Moveable Scale Shapes
Break down the following simple scale shapes string by string. For any of theses scales, don't just play them in C; move them around and practice changing keys. Knowing a scale only in C helps you only if your song is in C! Try applying different scales to songs you can play right away.
Major Scale Root on the Sixth String
FIGURE 6-5 shows a simple one-octave major scale with the root on the second finger on the low E string. It's called one octave because the scale goes up only until it hits the root of C and then turns around and goes down again.
Try playing all of your scale examples in E, A, D, and G Major. These are very typical guitar keys to play in. The better you know these keys, the more prepared you will be for anything you want to create.

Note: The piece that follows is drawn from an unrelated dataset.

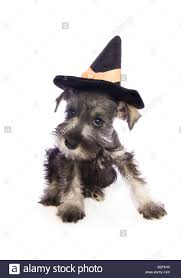 halloween dog background adorable halloween miniature schnauzer puppy wearing witch hat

Major Scale Root on the Fifth String
Talk about convenient: The shape you just learned for the sixth string is the same shape when you start on the fifth string! FIGURE 6-6 shows the C-Major scale with the root on the fifth string.

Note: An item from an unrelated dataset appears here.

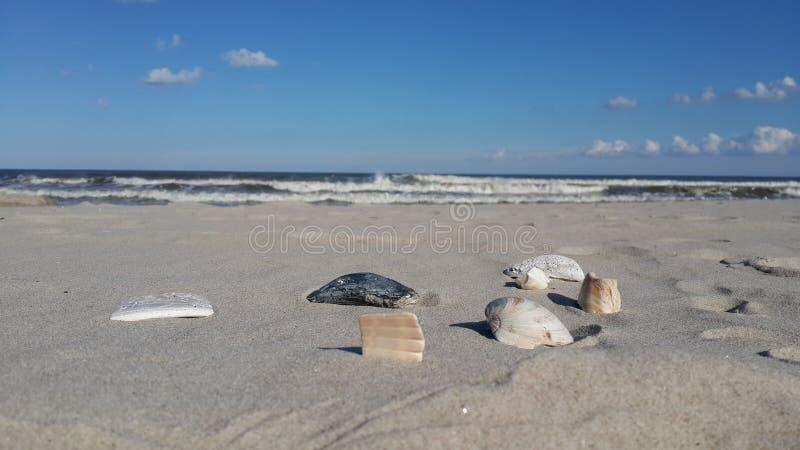 Zeeschelpen en de oceaan stock foto's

While the finger pattern is the same between the sixth string and the fifth string, you still have to know where C is on both strings to place it correctly. Again, memorizing the note names on the low strings will make this much easier.
Major Scale Root on the Fourth String
When you start on the fourth string, the shape changes. FIGURE 6-7 shows the new scale shape on the fourth string.
Major Scale Root on the Third String
This is the last string that you place scales on. While it's possible to place a scale on a higher string—for example, the second or first—the amount of shifting required would make the scale awkward and clumsy. FIGURE 6-8 shows the C-Major scale on the third string.
This scale starts with the first finger, unlike the previous scales that all began with the second finger. This scale shape is very comfortable to play; the shape falls into your hand well.